Exercise set:
(a) In the tent video comments, write out the part that opens with the words containing "Dude, you should" and closes with "another Passage 2!".
(b) In the tent video comments, which item does shcmoly say is required for the minimalist shelter option?

Source excerpt:
I have one just like this, its worth every dime/went thru a 6hr heavey down pour no leaks/and the wind didnt do nothing to the stitching

mrmusdtard2 says:

Really good video ,thankyou

J Wilson says:

Yours is the best video on set up of this tent, thanks. I just bought it on sale at REI.

Adrian Joseph says:

Because there are only 6 stakes (and I don’t like messing with guy lines anyways) I just get the stakes in that outer loop of the tent’s pole strap then attach the fly to the stake and that brings the bottom edge of the fly away from the tent. How you set it up in the video, if you didn’t actually use the guy lines and it rained the ends of the tent will get a little wet. Ask me how I know 😉

jonnbruin says:

Thanks for the video and helpful instructions, gonna be using it this weekend on my first trip with the gf!

Dr.Kutulu says:

Come on man…on camera mic… Get a lavalier mic, and put the camera on a tripod. I can’t even hear you.

All of that good work, wasted.

Will Montague says:

hey, im not a turtle.

Texonite says:

Dude, you should really relax more 😉

shcmoly says:

Own it. Love it. Headroom is tight, but it is a tent not a hotel room. One important point you forgot is the minimalist shelter option: fly, footprint, poles, NO tent. Footprint is required for that. 2 grommets: inner – tighter pitch, outer – looser pitch.

mbarigian says:

Great vid thanks! REI should be paying you because this video just sold another Passage 2!

rootchino says:

Wouldn’t you want the rain fly in the top of the bag, incase of a sudden rainshower? No one wants to soak their shelter with-in the first 5mins. Setting up the rain fly first you can easily setup a tent under it in the middle of a downpour and be totally dry.

Steven Seay says:

This is probably the best setup video I’ve seen for this tent.

Mark Frost says:

watch out for bigfoot. dont you know about paul paulides missing people 411?

Zach England says:

Whoever shot this video is a moron…I’m dying here. Hey Zack Snyder, hold the camera still for fucks sake…

Joseph Hopper says:

I cant get past the army hat. like why where a part of the uniform. Especially if you are not a vet.

(Visual-spatial reasoning items)
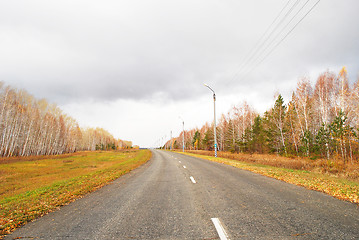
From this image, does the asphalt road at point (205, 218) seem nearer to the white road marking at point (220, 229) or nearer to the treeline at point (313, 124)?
the white road marking at point (220, 229)

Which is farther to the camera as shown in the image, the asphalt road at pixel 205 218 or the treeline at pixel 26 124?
the treeline at pixel 26 124

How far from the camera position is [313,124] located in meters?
27.5

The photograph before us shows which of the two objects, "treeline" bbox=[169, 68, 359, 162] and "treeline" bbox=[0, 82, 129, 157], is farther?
"treeline" bbox=[0, 82, 129, 157]

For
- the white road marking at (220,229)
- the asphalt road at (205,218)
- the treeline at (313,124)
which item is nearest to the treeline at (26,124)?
the asphalt road at (205,218)

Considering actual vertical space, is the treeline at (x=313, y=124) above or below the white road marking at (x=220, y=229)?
above

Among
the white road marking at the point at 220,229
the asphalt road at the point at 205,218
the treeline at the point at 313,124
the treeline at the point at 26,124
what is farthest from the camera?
the treeline at the point at 26,124

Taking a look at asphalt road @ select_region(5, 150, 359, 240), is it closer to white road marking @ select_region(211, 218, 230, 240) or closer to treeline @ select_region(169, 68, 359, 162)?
white road marking @ select_region(211, 218, 230, 240)

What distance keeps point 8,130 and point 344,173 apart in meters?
51.8

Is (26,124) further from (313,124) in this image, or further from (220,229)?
(313,124)

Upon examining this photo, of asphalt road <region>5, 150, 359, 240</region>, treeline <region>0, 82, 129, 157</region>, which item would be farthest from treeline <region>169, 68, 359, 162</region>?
treeline <region>0, 82, 129, 157</region>

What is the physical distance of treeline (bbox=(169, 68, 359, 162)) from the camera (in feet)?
65.6

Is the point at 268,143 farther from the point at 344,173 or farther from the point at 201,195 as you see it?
the point at 201,195

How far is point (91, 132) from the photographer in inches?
4257

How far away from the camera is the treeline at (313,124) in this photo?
1998cm
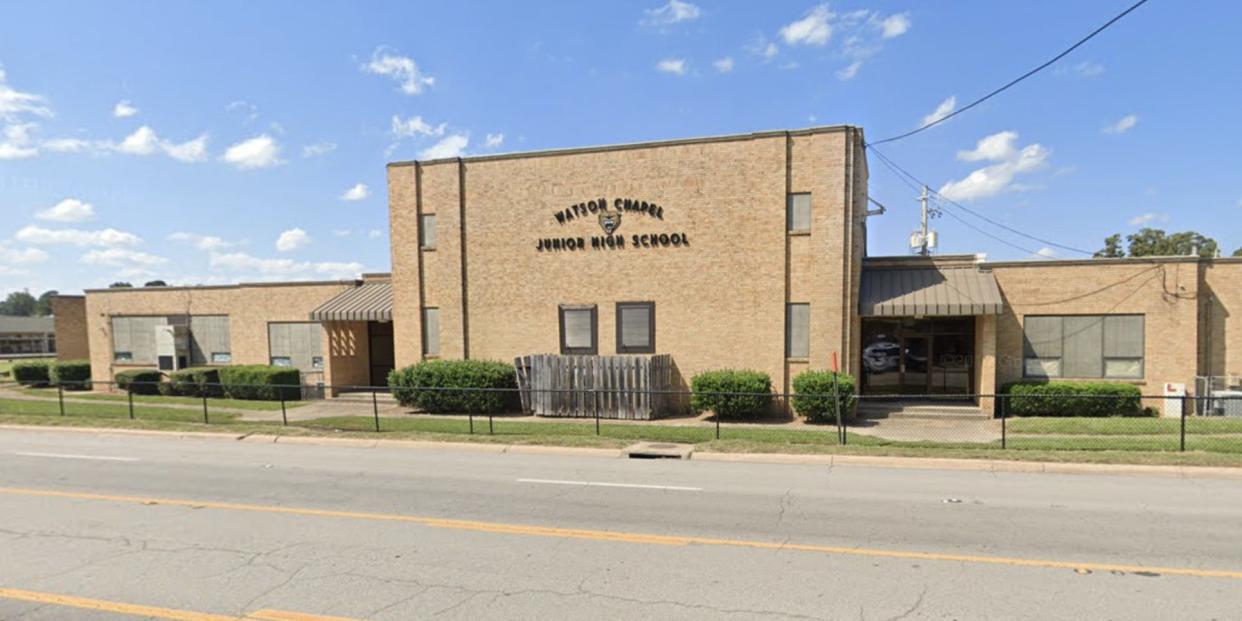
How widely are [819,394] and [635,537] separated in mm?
9758

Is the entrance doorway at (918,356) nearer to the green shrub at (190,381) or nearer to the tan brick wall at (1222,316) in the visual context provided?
the tan brick wall at (1222,316)

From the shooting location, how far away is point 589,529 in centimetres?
673

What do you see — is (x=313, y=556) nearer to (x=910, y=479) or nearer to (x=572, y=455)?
(x=572, y=455)

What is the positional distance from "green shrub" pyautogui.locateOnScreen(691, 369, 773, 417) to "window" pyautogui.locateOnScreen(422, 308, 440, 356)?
8655 millimetres

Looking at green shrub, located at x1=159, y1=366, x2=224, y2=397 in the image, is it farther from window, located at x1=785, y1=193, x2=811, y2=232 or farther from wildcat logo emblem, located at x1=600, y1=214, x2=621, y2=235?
window, located at x1=785, y1=193, x2=811, y2=232

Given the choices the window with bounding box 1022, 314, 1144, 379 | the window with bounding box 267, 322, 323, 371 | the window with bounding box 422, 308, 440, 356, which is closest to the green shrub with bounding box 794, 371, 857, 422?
the window with bounding box 1022, 314, 1144, 379

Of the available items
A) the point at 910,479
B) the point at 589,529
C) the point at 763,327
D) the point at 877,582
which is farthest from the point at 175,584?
the point at 763,327

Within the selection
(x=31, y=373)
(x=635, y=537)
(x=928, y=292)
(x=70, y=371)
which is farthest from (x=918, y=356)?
(x=31, y=373)

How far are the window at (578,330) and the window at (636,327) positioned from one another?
2.67 ft

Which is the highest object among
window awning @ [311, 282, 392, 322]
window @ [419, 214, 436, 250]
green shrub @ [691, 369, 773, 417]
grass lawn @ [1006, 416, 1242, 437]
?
window @ [419, 214, 436, 250]

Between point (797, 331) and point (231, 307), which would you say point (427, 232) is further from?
point (797, 331)

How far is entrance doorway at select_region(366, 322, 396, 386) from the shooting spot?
23125 millimetres

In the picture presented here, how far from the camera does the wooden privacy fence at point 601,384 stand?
1669 centimetres

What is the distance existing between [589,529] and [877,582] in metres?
2.97
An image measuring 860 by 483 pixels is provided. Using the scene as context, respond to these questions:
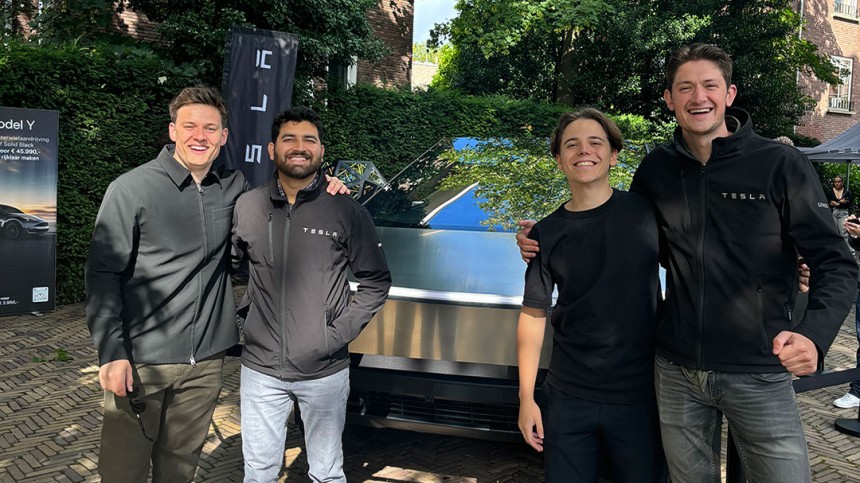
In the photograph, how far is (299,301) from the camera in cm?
252

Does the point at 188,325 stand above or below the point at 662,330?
below

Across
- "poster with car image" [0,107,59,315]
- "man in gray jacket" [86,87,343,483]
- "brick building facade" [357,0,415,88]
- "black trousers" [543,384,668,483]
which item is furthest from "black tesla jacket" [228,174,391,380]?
"brick building facade" [357,0,415,88]

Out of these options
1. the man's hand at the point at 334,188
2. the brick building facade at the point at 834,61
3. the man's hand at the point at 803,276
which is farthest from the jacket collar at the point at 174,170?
the brick building facade at the point at 834,61

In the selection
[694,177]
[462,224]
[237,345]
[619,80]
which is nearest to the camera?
[694,177]

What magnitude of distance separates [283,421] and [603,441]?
3.98ft

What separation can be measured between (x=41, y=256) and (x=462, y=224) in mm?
5683

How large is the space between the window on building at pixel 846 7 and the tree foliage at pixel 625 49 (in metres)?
7.20

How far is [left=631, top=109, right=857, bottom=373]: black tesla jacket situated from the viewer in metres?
1.95

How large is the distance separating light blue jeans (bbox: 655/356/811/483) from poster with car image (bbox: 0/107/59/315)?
24.0ft

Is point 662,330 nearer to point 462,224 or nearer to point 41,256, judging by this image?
point 462,224

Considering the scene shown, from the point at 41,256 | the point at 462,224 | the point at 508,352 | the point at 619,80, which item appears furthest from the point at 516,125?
the point at 508,352

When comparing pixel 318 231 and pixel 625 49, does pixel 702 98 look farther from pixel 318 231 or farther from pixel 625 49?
pixel 625 49

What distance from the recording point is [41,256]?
7414mm

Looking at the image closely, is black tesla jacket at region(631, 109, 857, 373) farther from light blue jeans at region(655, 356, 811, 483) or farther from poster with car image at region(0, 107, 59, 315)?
poster with car image at region(0, 107, 59, 315)
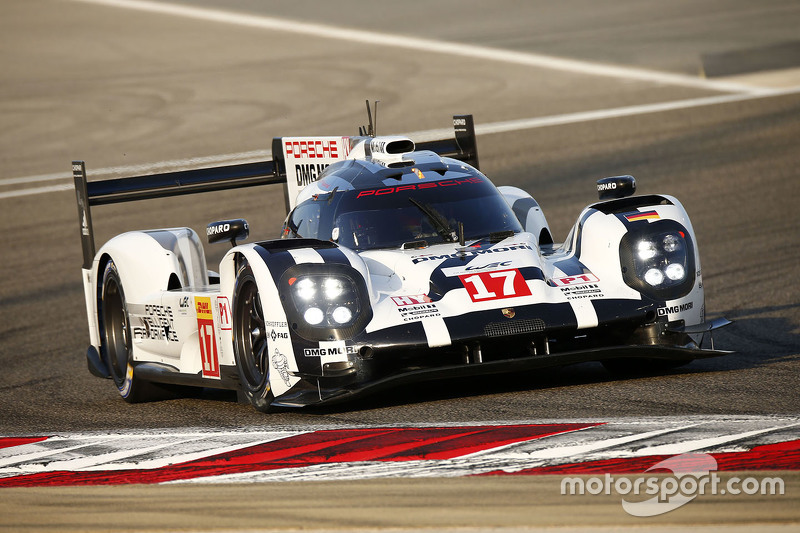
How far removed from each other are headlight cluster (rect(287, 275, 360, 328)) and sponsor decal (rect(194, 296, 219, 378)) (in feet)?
3.51

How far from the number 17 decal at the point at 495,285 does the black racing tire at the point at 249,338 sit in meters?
1.21

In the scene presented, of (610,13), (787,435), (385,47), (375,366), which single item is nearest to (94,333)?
(375,366)

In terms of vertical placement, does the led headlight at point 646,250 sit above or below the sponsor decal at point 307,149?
below

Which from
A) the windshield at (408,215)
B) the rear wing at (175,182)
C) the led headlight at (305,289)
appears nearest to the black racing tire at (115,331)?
the rear wing at (175,182)

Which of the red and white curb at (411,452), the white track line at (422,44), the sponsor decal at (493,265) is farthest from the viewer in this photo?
the white track line at (422,44)

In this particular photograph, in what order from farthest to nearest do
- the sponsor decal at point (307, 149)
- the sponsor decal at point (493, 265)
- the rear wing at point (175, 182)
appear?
the sponsor decal at point (307, 149), the rear wing at point (175, 182), the sponsor decal at point (493, 265)

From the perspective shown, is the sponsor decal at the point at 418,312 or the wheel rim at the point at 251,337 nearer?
the sponsor decal at the point at 418,312

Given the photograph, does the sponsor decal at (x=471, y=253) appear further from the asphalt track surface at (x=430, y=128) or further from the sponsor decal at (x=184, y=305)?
the sponsor decal at (x=184, y=305)

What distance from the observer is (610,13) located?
1345 inches

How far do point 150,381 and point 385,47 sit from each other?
2325 cm

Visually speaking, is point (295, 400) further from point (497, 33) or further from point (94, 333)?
point (497, 33)

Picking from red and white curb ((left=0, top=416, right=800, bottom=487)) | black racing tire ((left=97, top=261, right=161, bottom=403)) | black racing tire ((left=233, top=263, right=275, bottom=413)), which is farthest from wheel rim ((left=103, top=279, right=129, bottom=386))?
red and white curb ((left=0, top=416, right=800, bottom=487))

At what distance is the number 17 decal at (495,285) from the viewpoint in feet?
25.4

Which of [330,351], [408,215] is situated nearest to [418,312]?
[330,351]
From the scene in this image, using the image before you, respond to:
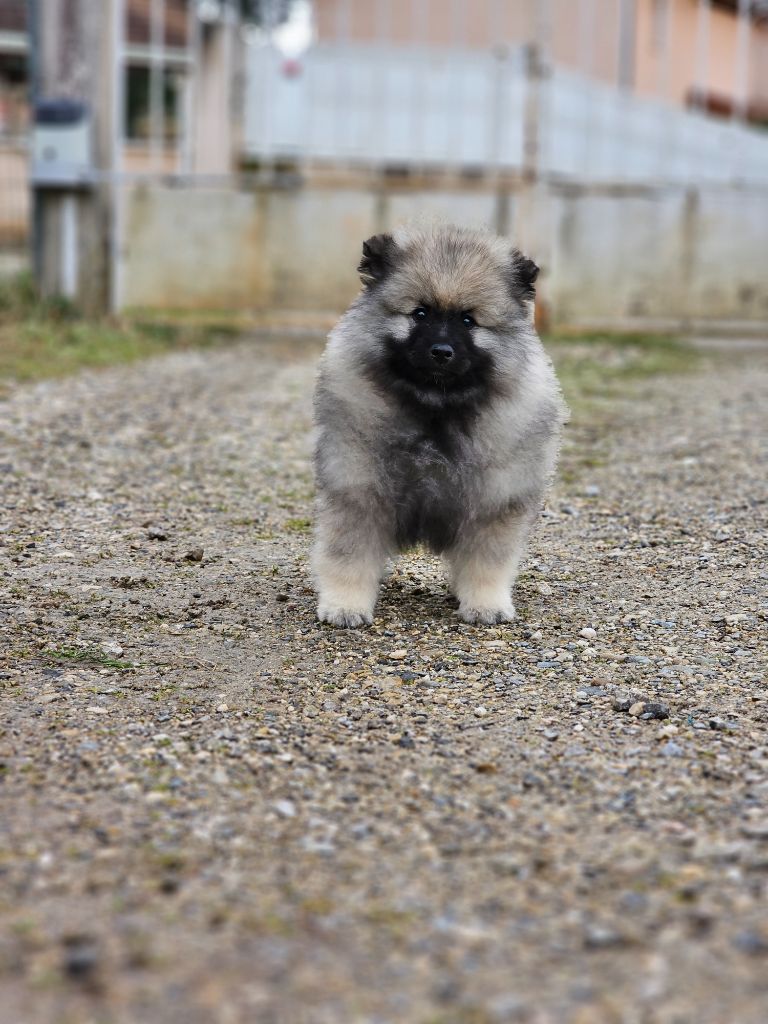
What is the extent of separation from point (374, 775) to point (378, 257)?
5.14ft

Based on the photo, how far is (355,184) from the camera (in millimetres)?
10945

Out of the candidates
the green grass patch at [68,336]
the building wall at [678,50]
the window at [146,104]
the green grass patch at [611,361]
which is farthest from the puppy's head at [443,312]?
the window at [146,104]

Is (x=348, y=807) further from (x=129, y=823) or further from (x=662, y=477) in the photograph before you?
(x=662, y=477)

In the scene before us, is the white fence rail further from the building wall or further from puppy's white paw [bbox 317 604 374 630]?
puppy's white paw [bbox 317 604 374 630]

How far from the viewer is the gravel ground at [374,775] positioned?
6.61ft

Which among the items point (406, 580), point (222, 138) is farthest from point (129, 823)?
point (222, 138)

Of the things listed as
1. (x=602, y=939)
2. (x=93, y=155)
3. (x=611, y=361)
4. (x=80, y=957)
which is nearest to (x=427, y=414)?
(x=602, y=939)

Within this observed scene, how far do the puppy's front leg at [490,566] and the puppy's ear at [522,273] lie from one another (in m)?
0.63

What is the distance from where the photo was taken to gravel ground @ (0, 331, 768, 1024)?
6.61ft

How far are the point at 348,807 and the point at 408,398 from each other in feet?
4.65

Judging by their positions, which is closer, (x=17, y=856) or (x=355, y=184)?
(x=17, y=856)

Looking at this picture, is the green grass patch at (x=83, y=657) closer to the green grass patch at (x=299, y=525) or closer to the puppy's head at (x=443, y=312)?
the puppy's head at (x=443, y=312)

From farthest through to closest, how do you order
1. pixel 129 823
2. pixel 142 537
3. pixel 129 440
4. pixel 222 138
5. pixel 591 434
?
pixel 222 138, pixel 591 434, pixel 129 440, pixel 142 537, pixel 129 823

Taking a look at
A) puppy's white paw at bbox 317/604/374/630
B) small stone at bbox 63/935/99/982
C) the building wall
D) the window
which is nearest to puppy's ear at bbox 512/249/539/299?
puppy's white paw at bbox 317/604/374/630
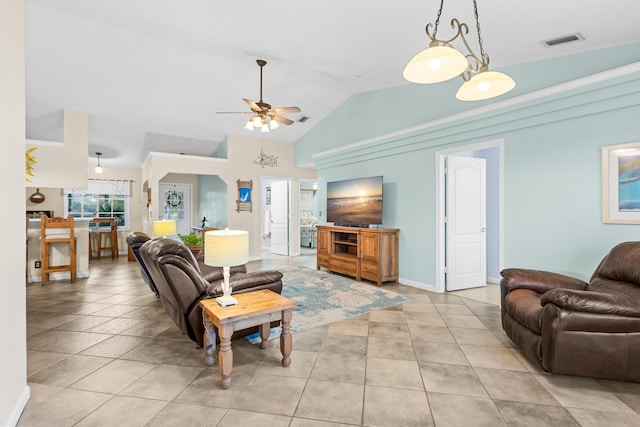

Written responses:
(a)
Dude, you should really relax more 😉

shcmoly says:

Own it. Love it. Headroom is tight, but it is a tent not a hotel room. One important point you forgot is the minimalist shelter option: fly, footprint, poles, NO tent. Footprint is required for that. 2 grommets: inner – tighter pitch, outer – looser pitch.

mbarigian says:

Great vid thanks! REI should be paying you because this video just sold another Passage 2!

(b) The footprint.